> _Exercise_
According to the VoCamp proposal, in what month and year did the Evolutionary Informatics Working Group conclude its work?

> _Selected text_
========
From Evolutionary Interoperability and Outreach
Jump to navigation Jump to search

This is the original proposal turned into NESCent, which subsequently decided to sponsor the lion's share of the participant support costs.

Proposal for a Phyloinformatics VoCamp

Co-leaders. The group of organizers preliminarily consists of N. Cellinese, K. Cranston, H. Lapp, E. Pontelli, Sheldon McKay, A. Stoltzfus, and R. Vos, and is chaired by A. Stoltzfus (corresponding PI).

Synopsis. Controlled vocabularies and ontologies are key to the ability to integrate and compute over data across fields, experimental systems, and protocols. Ensuring that such standardized interoperability artifacts continuously evolve to meet changing research demands requires an open, community-based development process. At a recent NESCent-sponsored hackathon on Evolutionary Database Interoperability, ontologies and vocabularies that meet the needs of diverse community resources and tools emerged as a key gap. Filling this gap on a sustainable basis requires a diverse community of domain experts, users, and stakeholders with a shared awareness of, and commitment to, knowledge-based standards. To begin building such a community, we propose a "VoCamp"-style meeting for investigators to create and develop ontologies and lightweight vocabularies in support of integration and semantic cross-linking of evolutionary data with its many related fields. To take advantage of such cross-initiative synergy, and to foster better communication and knowledge exchange between them, we propose to co-localize the event with the annual meeting of the International Biodiversity Information Standards Organization (TDWG).

Background. The work of the Evolutionary Informatics Working Group at NESCent on addressing obstacles to interoperability of evolutionary data and tools has given rise to a "stack" of emerging standards for transmitting and accessing data and its semantics in a reliable and programmable way. Specifically, the stack consists of a rigorously defined and validatable syntax standard for phylogenetics data and trees with embedded and semantically rich metadata (NeXML), a standard programmable interface to online phylogenetic data resources (PhyloWS), and an ontology defining the terms and concepts used in comparative evolutionary analysis and the relationships between those (CDAO).

The working group concluded its work in March 2009 with a hackathon event focused on interoperability of evolutionary data resources. The event was successful in multiple ways. First, it produced working prototypes demonstrating interoperability improvements based on the EvoIO stack. Second, it brought together stack developers with experts from key online data resources, increasing awareness of interoperability obstacles as well as preferred approaches to overcoming those obstacles. The hackathon showed that, with a modest amount of training and effort, data providers can use the stack to improve interoperability, with benefits for data providers and for end users. Many participants have remained in contact in order to extend the work begun at the hackathon. A group of participants collaborated to propose an EvoIO data interoperability network in response to NSF's call for community-based INTEROP proposals. If successful, this would provide major funding for a community-based interoperability initiative.

The hackathon also exposed limitations. Participants repeatedly identified a gap in the availability of a sufficiently expressive ontology, or set of ontologies and vocabularies, along with community mechanisms and infrastructure to sustain their continued development and evolution. This was confirmed by several subsequent efforts to adopt some of the standards, for example incorporating PhyloWS and NeXML-support into the next-generation version of the community resource TreeBASE.
========
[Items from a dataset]
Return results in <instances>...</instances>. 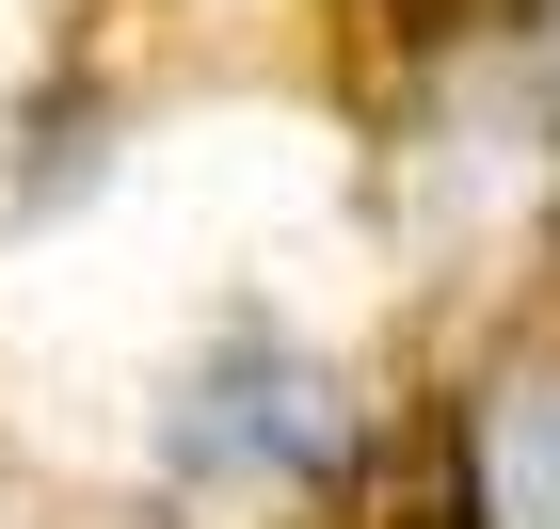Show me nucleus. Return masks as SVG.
Here are the masks:
<instances>
[{
	"label": "nucleus",
	"instance_id": "nucleus-1",
	"mask_svg": "<svg viewBox=\"0 0 560 529\" xmlns=\"http://www.w3.org/2000/svg\"><path fill=\"white\" fill-rule=\"evenodd\" d=\"M497 529H560V386H528V401H497Z\"/></svg>",
	"mask_w": 560,
	"mask_h": 529
}]
</instances>
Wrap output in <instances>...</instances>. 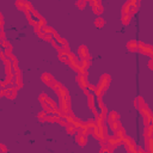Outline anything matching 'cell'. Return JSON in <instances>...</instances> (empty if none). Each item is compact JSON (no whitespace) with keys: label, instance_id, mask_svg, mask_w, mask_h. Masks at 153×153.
Segmentation results:
<instances>
[{"label":"cell","instance_id":"9c48e42d","mask_svg":"<svg viewBox=\"0 0 153 153\" xmlns=\"http://www.w3.org/2000/svg\"><path fill=\"white\" fill-rule=\"evenodd\" d=\"M127 48L129 51H137V41L131 39L127 43Z\"/></svg>","mask_w":153,"mask_h":153},{"label":"cell","instance_id":"ba28073f","mask_svg":"<svg viewBox=\"0 0 153 153\" xmlns=\"http://www.w3.org/2000/svg\"><path fill=\"white\" fill-rule=\"evenodd\" d=\"M68 57H69V51H66V50H62V49L59 50V59H60V61L67 63Z\"/></svg>","mask_w":153,"mask_h":153},{"label":"cell","instance_id":"8992f818","mask_svg":"<svg viewBox=\"0 0 153 153\" xmlns=\"http://www.w3.org/2000/svg\"><path fill=\"white\" fill-rule=\"evenodd\" d=\"M16 94H17V87H7V88H5V96L7 97V98H10V99H13L14 97H16Z\"/></svg>","mask_w":153,"mask_h":153},{"label":"cell","instance_id":"6da1fadb","mask_svg":"<svg viewBox=\"0 0 153 153\" xmlns=\"http://www.w3.org/2000/svg\"><path fill=\"white\" fill-rule=\"evenodd\" d=\"M110 80L111 79H110V75L109 74H103L102 75V78H100L97 87L94 88V93H96L97 97H102L104 94V92L108 90V87L110 85Z\"/></svg>","mask_w":153,"mask_h":153},{"label":"cell","instance_id":"3957f363","mask_svg":"<svg viewBox=\"0 0 153 153\" xmlns=\"http://www.w3.org/2000/svg\"><path fill=\"white\" fill-rule=\"evenodd\" d=\"M76 81L79 84V86L84 90L87 87L88 82H87V72L85 73H78V76H76Z\"/></svg>","mask_w":153,"mask_h":153},{"label":"cell","instance_id":"603a6c76","mask_svg":"<svg viewBox=\"0 0 153 153\" xmlns=\"http://www.w3.org/2000/svg\"><path fill=\"white\" fill-rule=\"evenodd\" d=\"M24 2H25L24 0H17V1H16V6H17L20 11H23V10H24Z\"/></svg>","mask_w":153,"mask_h":153},{"label":"cell","instance_id":"7402d4cb","mask_svg":"<svg viewBox=\"0 0 153 153\" xmlns=\"http://www.w3.org/2000/svg\"><path fill=\"white\" fill-rule=\"evenodd\" d=\"M114 134H116V135H117L118 137H121V139H122V137H123V136L126 135V131H124V129H123V128L121 127V128H120V129H117V130H116V131H115Z\"/></svg>","mask_w":153,"mask_h":153},{"label":"cell","instance_id":"ffe728a7","mask_svg":"<svg viewBox=\"0 0 153 153\" xmlns=\"http://www.w3.org/2000/svg\"><path fill=\"white\" fill-rule=\"evenodd\" d=\"M104 23H105V20H104L102 17H98V18L94 20V25H96L97 27H102V26L104 25Z\"/></svg>","mask_w":153,"mask_h":153},{"label":"cell","instance_id":"52a82bcc","mask_svg":"<svg viewBox=\"0 0 153 153\" xmlns=\"http://www.w3.org/2000/svg\"><path fill=\"white\" fill-rule=\"evenodd\" d=\"M41 78H42V81H43L44 84H47L48 86H50V84L54 81L53 75H51V74H49V73H43Z\"/></svg>","mask_w":153,"mask_h":153},{"label":"cell","instance_id":"ac0fdd59","mask_svg":"<svg viewBox=\"0 0 153 153\" xmlns=\"http://www.w3.org/2000/svg\"><path fill=\"white\" fill-rule=\"evenodd\" d=\"M130 19H131V14H122V23L124 25H128L130 23Z\"/></svg>","mask_w":153,"mask_h":153},{"label":"cell","instance_id":"277c9868","mask_svg":"<svg viewBox=\"0 0 153 153\" xmlns=\"http://www.w3.org/2000/svg\"><path fill=\"white\" fill-rule=\"evenodd\" d=\"M121 141H122V139L118 137L116 134H114L112 136L106 137V142H108V145H110L112 148H114V147H117L118 145H121Z\"/></svg>","mask_w":153,"mask_h":153},{"label":"cell","instance_id":"7c38bea8","mask_svg":"<svg viewBox=\"0 0 153 153\" xmlns=\"http://www.w3.org/2000/svg\"><path fill=\"white\" fill-rule=\"evenodd\" d=\"M75 141H76L80 146H84V145L86 143V141H87V137H86V135L78 134V135H76V137H75Z\"/></svg>","mask_w":153,"mask_h":153},{"label":"cell","instance_id":"44dd1931","mask_svg":"<svg viewBox=\"0 0 153 153\" xmlns=\"http://www.w3.org/2000/svg\"><path fill=\"white\" fill-rule=\"evenodd\" d=\"M32 10H33V7H32L31 2L25 1V2H24V10H23V11H25V12H31Z\"/></svg>","mask_w":153,"mask_h":153},{"label":"cell","instance_id":"8fae6325","mask_svg":"<svg viewBox=\"0 0 153 153\" xmlns=\"http://www.w3.org/2000/svg\"><path fill=\"white\" fill-rule=\"evenodd\" d=\"M109 126H110V129H111L114 133H115L117 129H120V128L122 127L118 120H116V121H112V122H109Z\"/></svg>","mask_w":153,"mask_h":153},{"label":"cell","instance_id":"2e32d148","mask_svg":"<svg viewBox=\"0 0 153 153\" xmlns=\"http://www.w3.org/2000/svg\"><path fill=\"white\" fill-rule=\"evenodd\" d=\"M116 120H118V114L116 111H111L109 114V116H108V121L112 122V121H116Z\"/></svg>","mask_w":153,"mask_h":153},{"label":"cell","instance_id":"484cf974","mask_svg":"<svg viewBox=\"0 0 153 153\" xmlns=\"http://www.w3.org/2000/svg\"><path fill=\"white\" fill-rule=\"evenodd\" d=\"M129 4H130V6H136V7H139V0H129L128 1Z\"/></svg>","mask_w":153,"mask_h":153},{"label":"cell","instance_id":"e0dca14e","mask_svg":"<svg viewBox=\"0 0 153 153\" xmlns=\"http://www.w3.org/2000/svg\"><path fill=\"white\" fill-rule=\"evenodd\" d=\"M41 30L43 31V33H44V35H53V33L55 32V31H54V30H53L50 26H47V25H44V26H43Z\"/></svg>","mask_w":153,"mask_h":153},{"label":"cell","instance_id":"7a4b0ae2","mask_svg":"<svg viewBox=\"0 0 153 153\" xmlns=\"http://www.w3.org/2000/svg\"><path fill=\"white\" fill-rule=\"evenodd\" d=\"M137 50L141 54L147 55L149 57H152V55H153V48H152V45L146 44V43H142V42H137Z\"/></svg>","mask_w":153,"mask_h":153},{"label":"cell","instance_id":"5bb4252c","mask_svg":"<svg viewBox=\"0 0 153 153\" xmlns=\"http://www.w3.org/2000/svg\"><path fill=\"white\" fill-rule=\"evenodd\" d=\"M152 133H153V127H152V124L146 126V128H145V136H146V137H151V136H152Z\"/></svg>","mask_w":153,"mask_h":153},{"label":"cell","instance_id":"5b68a950","mask_svg":"<svg viewBox=\"0 0 153 153\" xmlns=\"http://www.w3.org/2000/svg\"><path fill=\"white\" fill-rule=\"evenodd\" d=\"M78 55H79V57H81V59H87V60H90V54H88V50H87V48H86L85 45H80V47H79V49H78Z\"/></svg>","mask_w":153,"mask_h":153},{"label":"cell","instance_id":"d6986e66","mask_svg":"<svg viewBox=\"0 0 153 153\" xmlns=\"http://www.w3.org/2000/svg\"><path fill=\"white\" fill-rule=\"evenodd\" d=\"M129 11H130V4L127 1V2L123 5V7H122V13H123V14H130Z\"/></svg>","mask_w":153,"mask_h":153},{"label":"cell","instance_id":"f1b7e54d","mask_svg":"<svg viewBox=\"0 0 153 153\" xmlns=\"http://www.w3.org/2000/svg\"><path fill=\"white\" fill-rule=\"evenodd\" d=\"M139 1H140V0H139Z\"/></svg>","mask_w":153,"mask_h":153},{"label":"cell","instance_id":"9a60e30c","mask_svg":"<svg viewBox=\"0 0 153 153\" xmlns=\"http://www.w3.org/2000/svg\"><path fill=\"white\" fill-rule=\"evenodd\" d=\"M92 10H93V12L96 14H102L103 13V6H102V4H98L96 6H92Z\"/></svg>","mask_w":153,"mask_h":153},{"label":"cell","instance_id":"30bf717a","mask_svg":"<svg viewBox=\"0 0 153 153\" xmlns=\"http://www.w3.org/2000/svg\"><path fill=\"white\" fill-rule=\"evenodd\" d=\"M145 146H146V149L148 153H152L153 152V137H146V141H145Z\"/></svg>","mask_w":153,"mask_h":153},{"label":"cell","instance_id":"83f0119b","mask_svg":"<svg viewBox=\"0 0 153 153\" xmlns=\"http://www.w3.org/2000/svg\"><path fill=\"white\" fill-rule=\"evenodd\" d=\"M0 151H4V152H5V151H6V148H5L4 146H0Z\"/></svg>","mask_w":153,"mask_h":153},{"label":"cell","instance_id":"4316f807","mask_svg":"<svg viewBox=\"0 0 153 153\" xmlns=\"http://www.w3.org/2000/svg\"><path fill=\"white\" fill-rule=\"evenodd\" d=\"M43 39L44 41H51L53 39V35H44L43 36Z\"/></svg>","mask_w":153,"mask_h":153},{"label":"cell","instance_id":"d4e9b609","mask_svg":"<svg viewBox=\"0 0 153 153\" xmlns=\"http://www.w3.org/2000/svg\"><path fill=\"white\" fill-rule=\"evenodd\" d=\"M86 1H87V0H76V6H78L79 8H82V7L86 5Z\"/></svg>","mask_w":153,"mask_h":153},{"label":"cell","instance_id":"cb8c5ba5","mask_svg":"<svg viewBox=\"0 0 153 153\" xmlns=\"http://www.w3.org/2000/svg\"><path fill=\"white\" fill-rule=\"evenodd\" d=\"M37 117H38V120H41V121H45V117H47V111H42V112H39V114L37 115Z\"/></svg>","mask_w":153,"mask_h":153},{"label":"cell","instance_id":"4fadbf2b","mask_svg":"<svg viewBox=\"0 0 153 153\" xmlns=\"http://www.w3.org/2000/svg\"><path fill=\"white\" fill-rule=\"evenodd\" d=\"M66 128H67V133L68 134H75L76 133V128H75V126L73 123H68L66 126Z\"/></svg>","mask_w":153,"mask_h":153}]
</instances>
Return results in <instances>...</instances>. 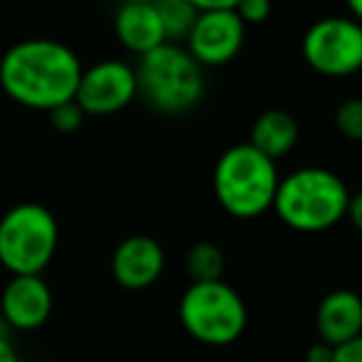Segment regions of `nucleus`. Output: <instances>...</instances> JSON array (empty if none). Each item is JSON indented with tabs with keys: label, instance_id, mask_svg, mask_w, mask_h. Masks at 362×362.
I'll return each mask as SVG.
<instances>
[{
	"label": "nucleus",
	"instance_id": "1",
	"mask_svg": "<svg viewBox=\"0 0 362 362\" xmlns=\"http://www.w3.org/2000/svg\"><path fill=\"white\" fill-rule=\"evenodd\" d=\"M82 70L80 57L65 42L30 37L3 52L0 87L13 102L28 110L52 112L75 100Z\"/></svg>",
	"mask_w": 362,
	"mask_h": 362
},
{
	"label": "nucleus",
	"instance_id": "2",
	"mask_svg": "<svg viewBox=\"0 0 362 362\" xmlns=\"http://www.w3.org/2000/svg\"><path fill=\"white\" fill-rule=\"evenodd\" d=\"M350 197L345 181L335 171L305 166L281 179L273 211L293 231L320 233L347 216Z\"/></svg>",
	"mask_w": 362,
	"mask_h": 362
},
{
	"label": "nucleus",
	"instance_id": "3",
	"mask_svg": "<svg viewBox=\"0 0 362 362\" xmlns=\"http://www.w3.org/2000/svg\"><path fill=\"white\" fill-rule=\"evenodd\" d=\"M278 176L276 161L263 156L251 144L226 149L214 169V194L226 214L236 218H256L271 211L276 202Z\"/></svg>",
	"mask_w": 362,
	"mask_h": 362
},
{
	"label": "nucleus",
	"instance_id": "4",
	"mask_svg": "<svg viewBox=\"0 0 362 362\" xmlns=\"http://www.w3.org/2000/svg\"><path fill=\"white\" fill-rule=\"evenodd\" d=\"M136 90L161 115L192 112L206 92L204 67L189 55L187 47L166 42L154 52L139 57Z\"/></svg>",
	"mask_w": 362,
	"mask_h": 362
},
{
	"label": "nucleus",
	"instance_id": "5",
	"mask_svg": "<svg viewBox=\"0 0 362 362\" xmlns=\"http://www.w3.org/2000/svg\"><path fill=\"white\" fill-rule=\"evenodd\" d=\"M57 241V218L42 204L23 202L0 216V266L11 276H42Z\"/></svg>",
	"mask_w": 362,
	"mask_h": 362
},
{
	"label": "nucleus",
	"instance_id": "6",
	"mask_svg": "<svg viewBox=\"0 0 362 362\" xmlns=\"http://www.w3.org/2000/svg\"><path fill=\"white\" fill-rule=\"evenodd\" d=\"M179 317L194 340L223 347L243 335L248 325V308L226 281L192 283L181 296Z\"/></svg>",
	"mask_w": 362,
	"mask_h": 362
},
{
	"label": "nucleus",
	"instance_id": "7",
	"mask_svg": "<svg viewBox=\"0 0 362 362\" xmlns=\"http://www.w3.org/2000/svg\"><path fill=\"white\" fill-rule=\"evenodd\" d=\"M303 57L325 77H347L362 70V25L350 16L313 23L303 35Z\"/></svg>",
	"mask_w": 362,
	"mask_h": 362
},
{
	"label": "nucleus",
	"instance_id": "8",
	"mask_svg": "<svg viewBox=\"0 0 362 362\" xmlns=\"http://www.w3.org/2000/svg\"><path fill=\"white\" fill-rule=\"evenodd\" d=\"M197 25L187 37V50L202 67H221L241 52L246 25L236 13V0H194Z\"/></svg>",
	"mask_w": 362,
	"mask_h": 362
},
{
	"label": "nucleus",
	"instance_id": "9",
	"mask_svg": "<svg viewBox=\"0 0 362 362\" xmlns=\"http://www.w3.org/2000/svg\"><path fill=\"white\" fill-rule=\"evenodd\" d=\"M136 95L134 67L122 60H100L82 70L75 102L85 115L107 117L129 107Z\"/></svg>",
	"mask_w": 362,
	"mask_h": 362
},
{
	"label": "nucleus",
	"instance_id": "10",
	"mask_svg": "<svg viewBox=\"0 0 362 362\" xmlns=\"http://www.w3.org/2000/svg\"><path fill=\"white\" fill-rule=\"evenodd\" d=\"M52 313V291L42 276H13L0 293V317L11 330H37Z\"/></svg>",
	"mask_w": 362,
	"mask_h": 362
},
{
	"label": "nucleus",
	"instance_id": "11",
	"mask_svg": "<svg viewBox=\"0 0 362 362\" xmlns=\"http://www.w3.org/2000/svg\"><path fill=\"white\" fill-rule=\"evenodd\" d=\"M164 248L151 236H129L115 248L112 276L127 291H144L164 273Z\"/></svg>",
	"mask_w": 362,
	"mask_h": 362
},
{
	"label": "nucleus",
	"instance_id": "12",
	"mask_svg": "<svg viewBox=\"0 0 362 362\" xmlns=\"http://www.w3.org/2000/svg\"><path fill=\"white\" fill-rule=\"evenodd\" d=\"M320 342L340 347L362 335V298L355 291H332L320 300L315 313Z\"/></svg>",
	"mask_w": 362,
	"mask_h": 362
},
{
	"label": "nucleus",
	"instance_id": "13",
	"mask_svg": "<svg viewBox=\"0 0 362 362\" xmlns=\"http://www.w3.org/2000/svg\"><path fill=\"white\" fill-rule=\"evenodd\" d=\"M115 33H117V40L139 57L149 55L156 47L166 45L164 25H161L156 3H146V0L124 3L117 11Z\"/></svg>",
	"mask_w": 362,
	"mask_h": 362
},
{
	"label": "nucleus",
	"instance_id": "14",
	"mask_svg": "<svg viewBox=\"0 0 362 362\" xmlns=\"http://www.w3.org/2000/svg\"><path fill=\"white\" fill-rule=\"evenodd\" d=\"M298 136H300V127L291 112L268 110L253 122L248 144L261 151L263 156L278 161L298 144Z\"/></svg>",
	"mask_w": 362,
	"mask_h": 362
},
{
	"label": "nucleus",
	"instance_id": "15",
	"mask_svg": "<svg viewBox=\"0 0 362 362\" xmlns=\"http://www.w3.org/2000/svg\"><path fill=\"white\" fill-rule=\"evenodd\" d=\"M226 256L211 241H199L187 253V273L192 283H216L223 281Z\"/></svg>",
	"mask_w": 362,
	"mask_h": 362
},
{
	"label": "nucleus",
	"instance_id": "16",
	"mask_svg": "<svg viewBox=\"0 0 362 362\" xmlns=\"http://www.w3.org/2000/svg\"><path fill=\"white\" fill-rule=\"evenodd\" d=\"M161 25H164L166 42L179 45L181 40H187L192 35L194 25H197L199 11L194 6V0H159L156 3Z\"/></svg>",
	"mask_w": 362,
	"mask_h": 362
},
{
	"label": "nucleus",
	"instance_id": "17",
	"mask_svg": "<svg viewBox=\"0 0 362 362\" xmlns=\"http://www.w3.org/2000/svg\"><path fill=\"white\" fill-rule=\"evenodd\" d=\"M335 127L345 139L362 141V97H350L337 107Z\"/></svg>",
	"mask_w": 362,
	"mask_h": 362
},
{
	"label": "nucleus",
	"instance_id": "18",
	"mask_svg": "<svg viewBox=\"0 0 362 362\" xmlns=\"http://www.w3.org/2000/svg\"><path fill=\"white\" fill-rule=\"evenodd\" d=\"M47 115H50V124L55 127L57 132H62V134H72V132H77L82 127V122H85V117H87L85 112H82V107L77 105L75 100L55 107V110L47 112Z\"/></svg>",
	"mask_w": 362,
	"mask_h": 362
},
{
	"label": "nucleus",
	"instance_id": "19",
	"mask_svg": "<svg viewBox=\"0 0 362 362\" xmlns=\"http://www.w3.org/2000/svg\"><path fill=\"white\" fill-rule=\"evenodd\" d=\"M271 3L268 0H236V13L243 25H261L271 18Z\"/></svg>",
	"mask_w": 362,
	"mask_h": 362
},
{
	"label": "nucleus",
	"instance_id": "20",
	"mask_svg": "<svg viewBox=\"0 0 362 362\" xmlns=\"http://www.w3.org/2000/svg\"><path fill=\"white\" fill-rule=\"evenodd\" d=\"M332 362H362V335L332 350Z\"/></svg>",
	"mask_w": 362,
	"mask_h": 362
},
{
	"label": "nucleus",
	"instance_id": "21",
	"mask_svg": "<svg viewBox=\"0 0 362 362\" xmlns=\"http://www.w3.org/2000/svg\"><path fill=\"white\" fill-rule=\"evenodd\" d=\"M332 350H335V347H330V345H325V342L317 340L315 345L308 347L305 362H332Z\"/></svg>",
	"mask_w": 362,
	"mask_h": 362
},
{
	"label": "nucleus",
	"instance_id": "22",
	"mask_svg": "<svg viewBox=\"0 0 362 362\" xmlns=\"http://www.w3.org/2000/svg\"><path fill=\"white\" fill-rule=\"evenodd\" d=\"M347 218L352 221V226L362 233V192L350 197V206H347Z\"/></svg>",
	"mask_w": 362,
	"mask_h": 362
},
{
	"label": "nucleus",
	"instance_id": "23",
	"mask_svg": "<svg viewBox=\"0 0 362 362\" xmlns=\"http://www.w3.org/2000/svg\"><path fill=\"white\" fill-rule=\"evenodd\" d=\"M0 362H21L18 350L13 347L11 337H0Z\"/></svg>",
	"mask_w": 362,
	"mask_h": 362
},
{
	"label": "nucleus",
	"instance_id": "24",
	"mask_svg": "<svg viewBox=\"0 0 362 362\" xmlns=\"http://www.w3.org/2000/svg\"><path fill=\"white\" fill-rule=\"evenodd\" d=\"M347 11H350L352 21H357L362 25V0H352L350 6H347Z\"/></svg>",
	"mask_w": 362,
	"mask_h": 362
},
{
	"label": "nucleus",
	"instance_id": "25",
	"mask_svg": "<svg viewBox=\"0 0 362 362\" xmlns=\"http://www.w3.org/2000/svg\"><path fill=\"white\" fill-rule=\"evenodd\" d=\"M11 327H8V322L3 320V317H0V337H11Z\"/></svg>",
	"mask_w": 362,
	"mask_h": 362
}]
</instances>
========
> _Answer to this problem_
March 2009.